In September, representatives from Killeen-based First National Bank Texas and FHLB Dallas joined associates from San Antonio-based Housing Assistance for Veterans (HAVEN) to present U.S. Army veteran Daniel Geiger with a $10,000 grant. HAVEN funds assist with necessary modifications to homes of U.S. veterans and active-duty, reserve or National Guard service members who became disabled as a result of their military service since September 11, 2001. Alternatively, the funds can be awarded to Gold Star Families that were impacted during this time frame for home repairs/rehabilitation.

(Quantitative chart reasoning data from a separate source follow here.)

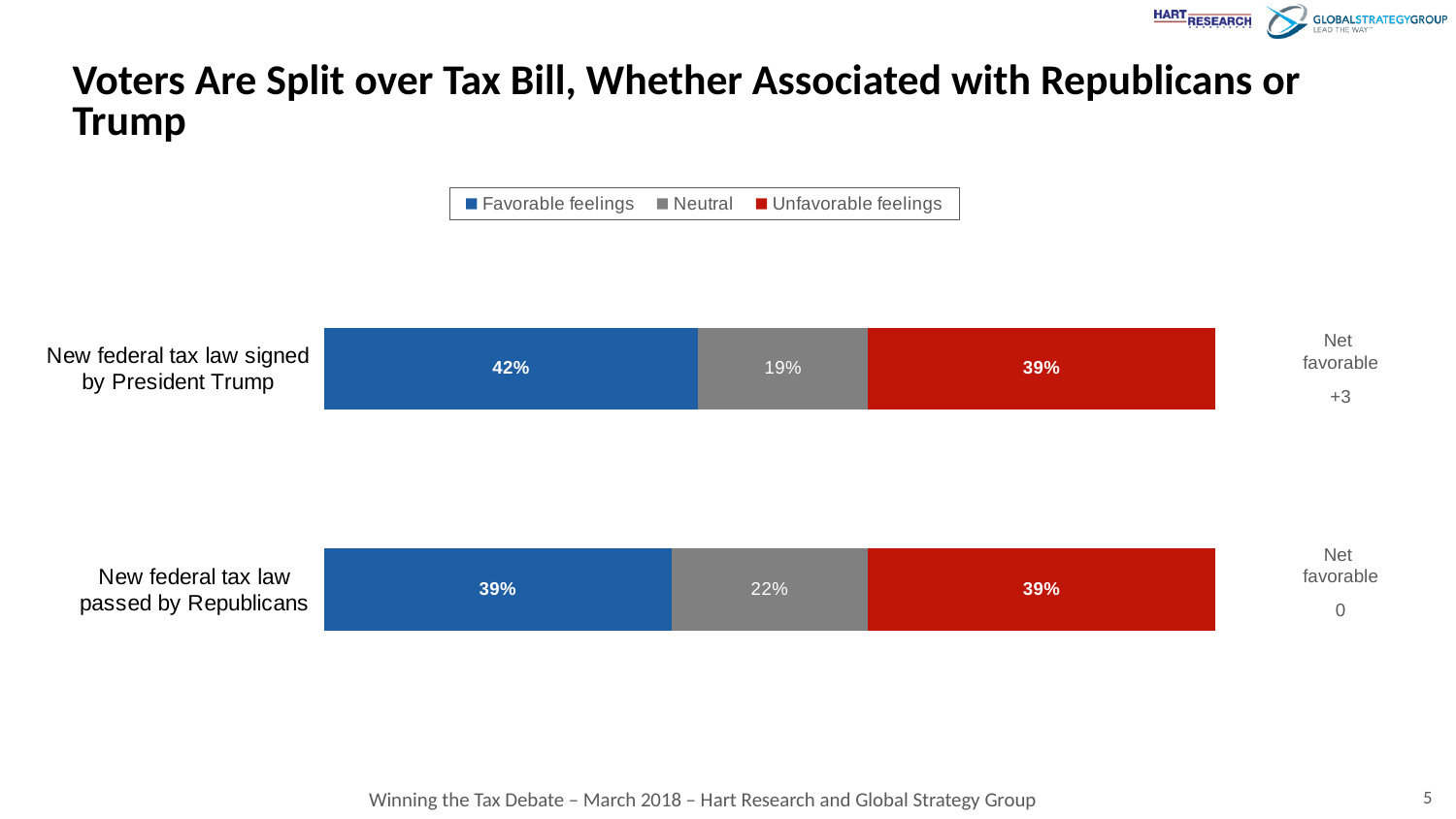
What is the total of the three segments in the bar for the new federal tax law signed by President Trump? 100% What percentage of voters are neutral toward the new federal tax law passed by Republicans? 22% What percentage of voters have unfavorable feelings toward the new federal tax law passed by Republicans? 39% What is the difference in the neutral percentage between the tax law passed by Republicans and the tax law signed by President Trump? 3 percentage points Which item has the higher favorable feelings percentage: the tax law signed by President Trump or the tax law passed by Republicans? New federal tax law signed by President Trump How many series does the legend list? 3 What type of chart is shown on the slide? Stacked horizontal bar chart What is the net favorable figure shown for the new federal tax law passed by Republicans? 0 What is the difference between the favorable and unfavorable percentages for the new federal tax law signed by President Trump? 3 percentage points What percentage of voters have favorable feelings toward the new federal tax law signed by President Trump? 42% How many categories (bars) are shown in the chart? 2 What is the net favorable figure shown for the new federal tax law signed by President Trump? +3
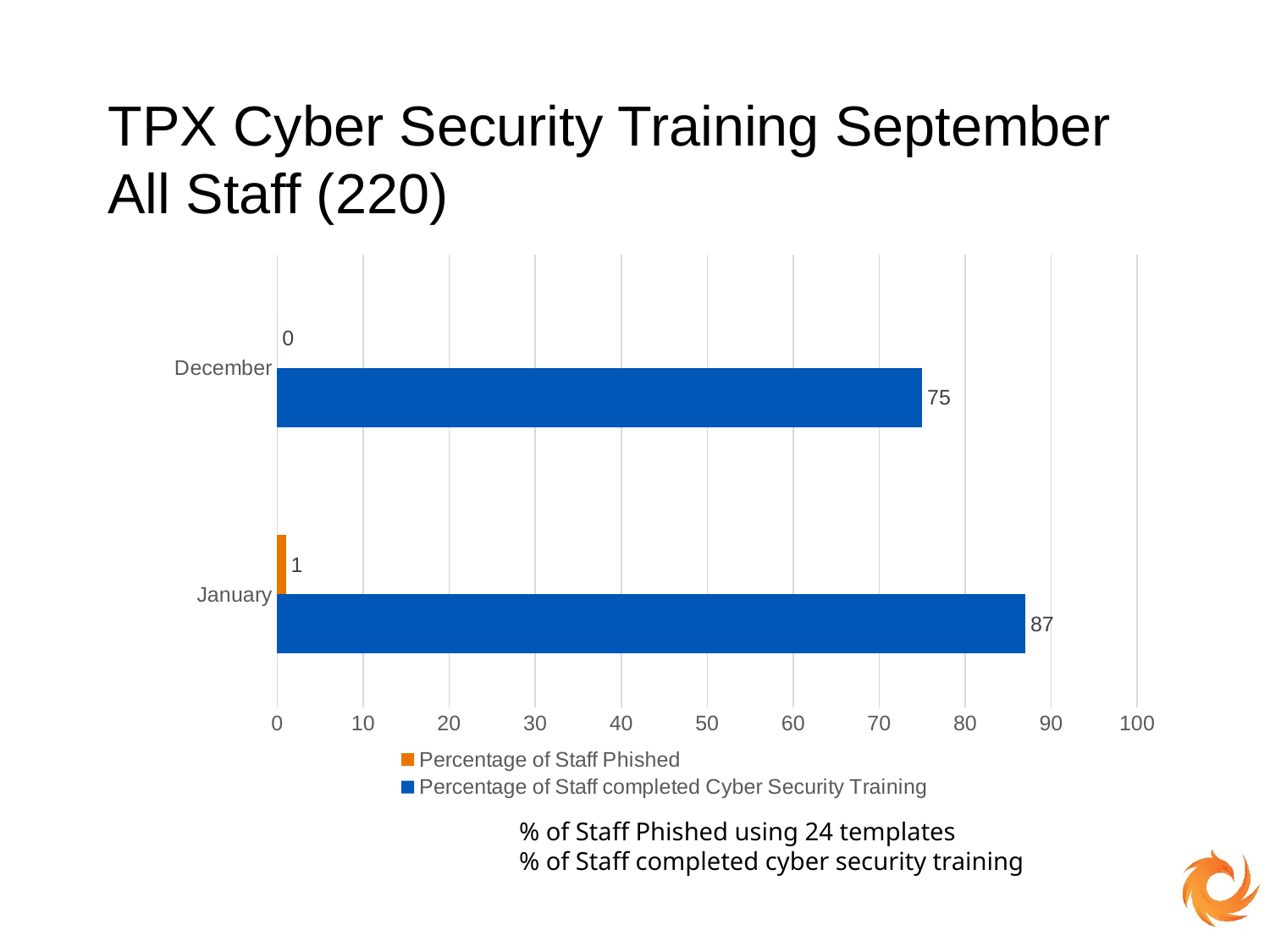
Which month has the higher Percentage of Staff completed Cyber Security Training? January Which month has the lower Percentage of Staff Phished? December What is the Percentage of Staff Phished for December? 0 What is the difference between the Percentage of Staff completed Cyber Security Training for January and December? 12 Is the Percentage of Staff completed Cyber Security Training for December greater or less than 70? greater What is the Percentage of Staff completed Cyber Security Training for January? 87 How many months are shown on the chart? 2 Which series is shown in orange? Percentage of Staff Phished What kind of chart is shown on the slide? Bar chart What is the Percentage of Staff completed Cyber Security Training for December? 75 How many series does the legend list? 2 What is the Percentage of Staff Phished for January? 1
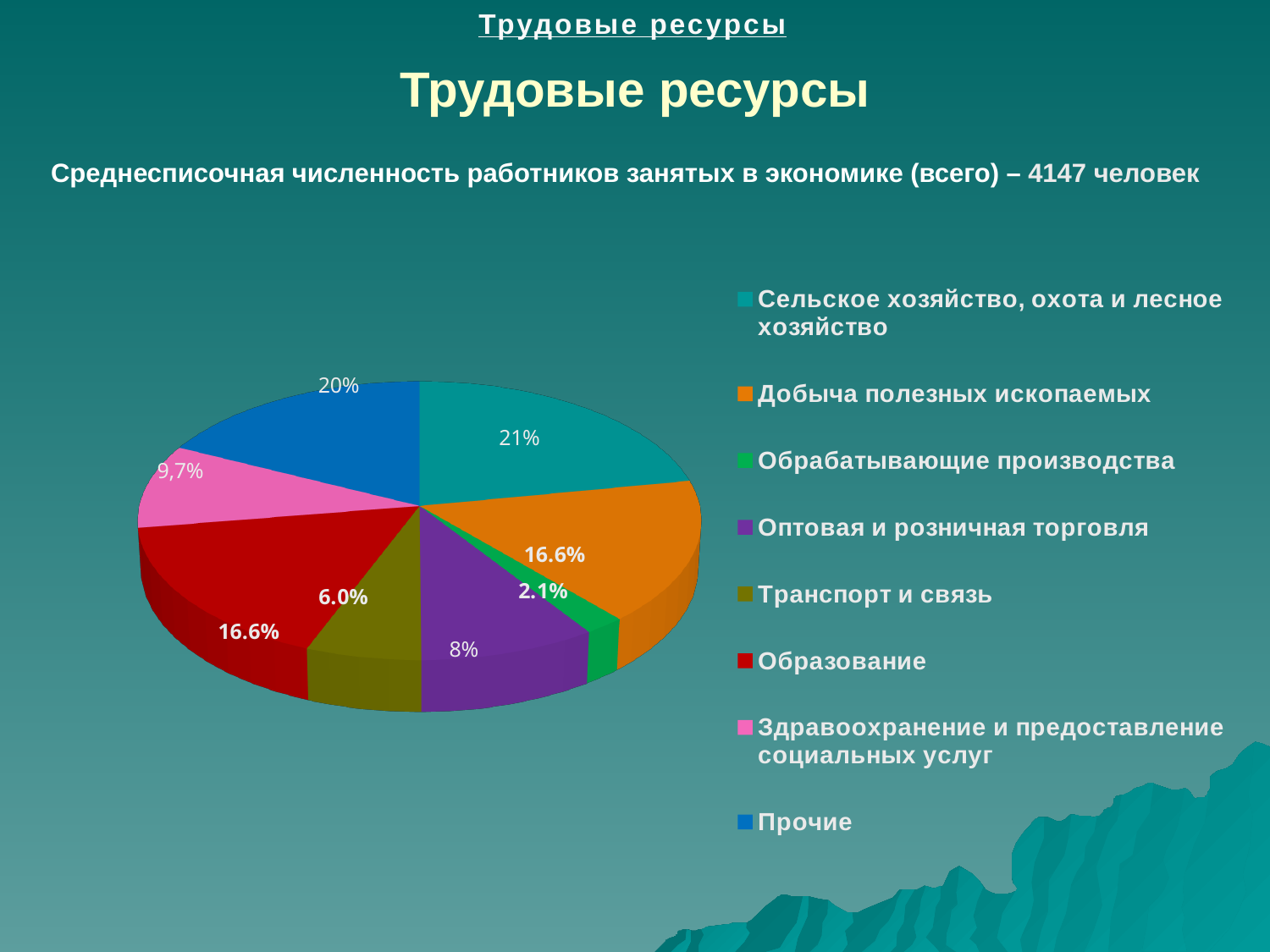
What share of the pie is labelled for Прочие? 20% What share of the pie is labelled for Оптовая и розничная торговля? 8% Which slice is larger: Оптовая и розничная торговля or Здравоохранение и предоставление социальных услуг? Здравоохранение и предоставление социальных услуг What share of the pie is labelled for Здравоохранение и предоставление социальных услуг? 9,7% What share of the pie is labelled for Сельское хозяйство, охота и лесное хозяйство? 21% Which category has the smallest slice of the pie? Обрабатывающие производства What share of the pie is labelled for Добыча полезных ископаемых? 16.6% What share of the pie is labelled for Обрабатывающие производства? 2.1% How many categories does the legend of the pie chart list? 8 According to the slide text, what is the total average number of workers employed in the economy? 4147 человек Which category has the largest slice of the pie? Сельское хозяйство, охота и лесное хозяйство What kind of chart is shown on the slide? pie chart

A recently announced pilot program also allows use of funds for down payment and closing cost assistance.
During his more than 10-year military career, Geiger discovered that the physical demands of his job had exasperated an undiagnosed genetic disease. Working as a construction vehicle mechanic and nurse in the U.S. Army took its toll. He developed post-traumatic stress disorder (PTSD) and claustrophobia and was medically discharged after being diagnosed with Hypermobile Ehlers-Danlos Syndrome (hEDS), a genetic connective tissue disorder. The small, enclosed shower in the family’s main bathroom triggered Geiger’s PTSD and the old tile flooring was hard to maintain due to shoulder damage caused by hEDS.

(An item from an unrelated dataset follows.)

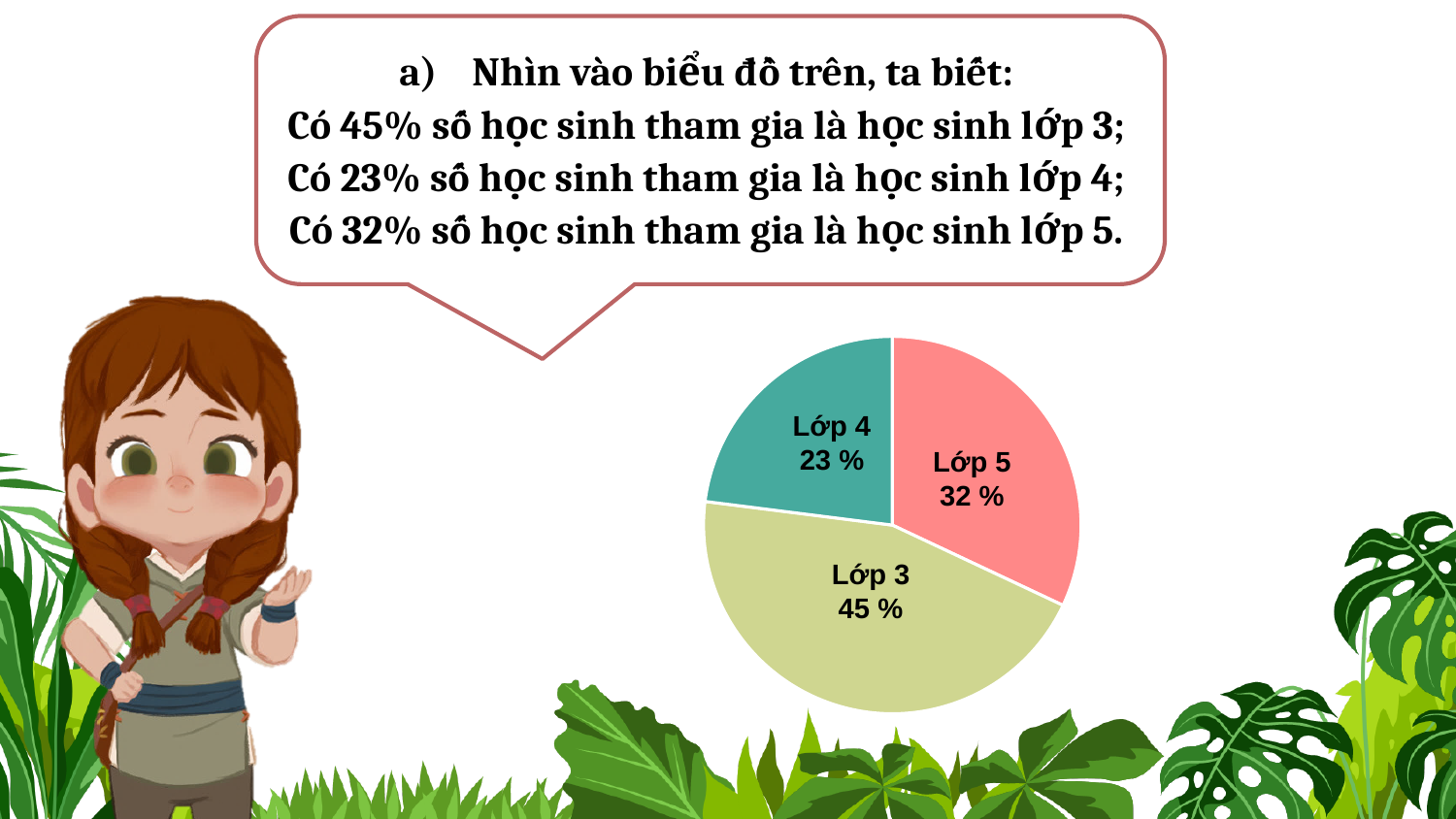
Which is larger, the share for Lớp 5 or the share for Lớp 4? Lớp 5 What is the difference in percentage points between the Lớp 3 slice and the Lớp 5 slice? 13 What share of the pie does Lớp 4 have? 23 % What is the difference in percentage points between the Lớp 5 slice and the Lớp 4 slice? 9 Which slice of the pie chart is the largest? Lớp 3 What kind of chart is shown on the slide? pie chart What colour is the Lớp 4 slice of the pie chart? teal What colour is the Lớp 5 slice of the pie chart? pink Which slice of the pie chart is the smallest? Lớp 4 What share of the pie does Lớp 3 have? 45 % What share of the pie does Lớp 5 have? 32 % How many slices does the pie chart have? 3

“My shoulder went out after my first deployment in Afghanistan,” Geiger says. “I’m 32 years old and my doctor said I looked like I had the body of a 72-year-old paratrooper.” During his military career, he went on to have two deployments to Afghanistan.
Now, Geiger and his family have an updated bathroom complete with new easy-to-clean floors, a larger shower that does not induce claustrophobia and new sinks.